Tout est si connu d'ailleurs que c'est la première fois, au bout de sept ans d'instruction, qu'un avocat de la Société générale révèle au détour d'une phrase que la banque avait bien une assurance pour la couvrir contre le vol, la fraude et les pertes de trading. Mais, dans le cas du dossier Kerviel, elle n'avait pas fonctionné. « Clause d'exclusion », dit-il, sans plus de précision.
Ce ne sont que quelques exemples. Mais la justice est passée, selon le ministère public. « Les arguments de Jérôme Kerviel ont été débattus contradictoirement », releva-t-il. Poursuivant dans l’interprétation de la nouvelle jurisprudence à créer, il insista : « Nul expert ne peut dicter à la cour le partage de responsabilité entre Jérôme Kerviel et la Société générale. Cela relève de l'appréciation souveraine des juges. »

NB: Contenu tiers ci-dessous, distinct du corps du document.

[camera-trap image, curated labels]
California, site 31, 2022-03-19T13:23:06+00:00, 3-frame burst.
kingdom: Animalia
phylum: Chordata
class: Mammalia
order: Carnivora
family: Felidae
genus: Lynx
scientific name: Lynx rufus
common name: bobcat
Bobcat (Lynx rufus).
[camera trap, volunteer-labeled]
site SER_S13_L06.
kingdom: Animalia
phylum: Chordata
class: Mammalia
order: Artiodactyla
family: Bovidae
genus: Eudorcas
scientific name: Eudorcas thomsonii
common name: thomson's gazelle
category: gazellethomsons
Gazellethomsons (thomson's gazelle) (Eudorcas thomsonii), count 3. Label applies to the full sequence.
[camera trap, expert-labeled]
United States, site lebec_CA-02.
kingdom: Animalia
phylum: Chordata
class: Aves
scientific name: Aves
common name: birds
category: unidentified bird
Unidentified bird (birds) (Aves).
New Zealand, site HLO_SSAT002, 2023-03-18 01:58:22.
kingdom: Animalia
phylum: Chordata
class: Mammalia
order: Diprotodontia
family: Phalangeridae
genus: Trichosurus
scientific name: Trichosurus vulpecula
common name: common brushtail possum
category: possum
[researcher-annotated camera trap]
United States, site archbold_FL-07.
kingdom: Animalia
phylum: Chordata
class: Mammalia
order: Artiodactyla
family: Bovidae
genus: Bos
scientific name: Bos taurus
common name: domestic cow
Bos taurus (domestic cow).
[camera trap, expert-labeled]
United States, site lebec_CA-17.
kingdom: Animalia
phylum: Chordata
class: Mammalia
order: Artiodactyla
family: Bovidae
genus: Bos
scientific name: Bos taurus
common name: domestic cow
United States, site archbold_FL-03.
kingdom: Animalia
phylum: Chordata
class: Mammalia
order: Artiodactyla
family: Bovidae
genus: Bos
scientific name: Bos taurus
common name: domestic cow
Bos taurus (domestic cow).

Il traça alors quelques pistes pour aider le tribunal. Des indications ont été données, selon lui, avec les jugements précédents, pour départager les responsabilités. D’un côté, il y avait Jérôme Kerviel, condamné pour fraude à 5 ans de prison, « la peine maximum », insista-t-il. De l’autre, la Société générale sanctionnée par la Commission bancaire à payer 4 millions d’euros d’amende et qui avait reçu un blâme, « le deuxième degré des sanctions de l’autorité de contrôle », mentionna-t-il. Mais elle n’avait pas été frappée d’interdiction, même temporaire, d’exercer sur les marchés des dérivés, par exemple, releva-t-il.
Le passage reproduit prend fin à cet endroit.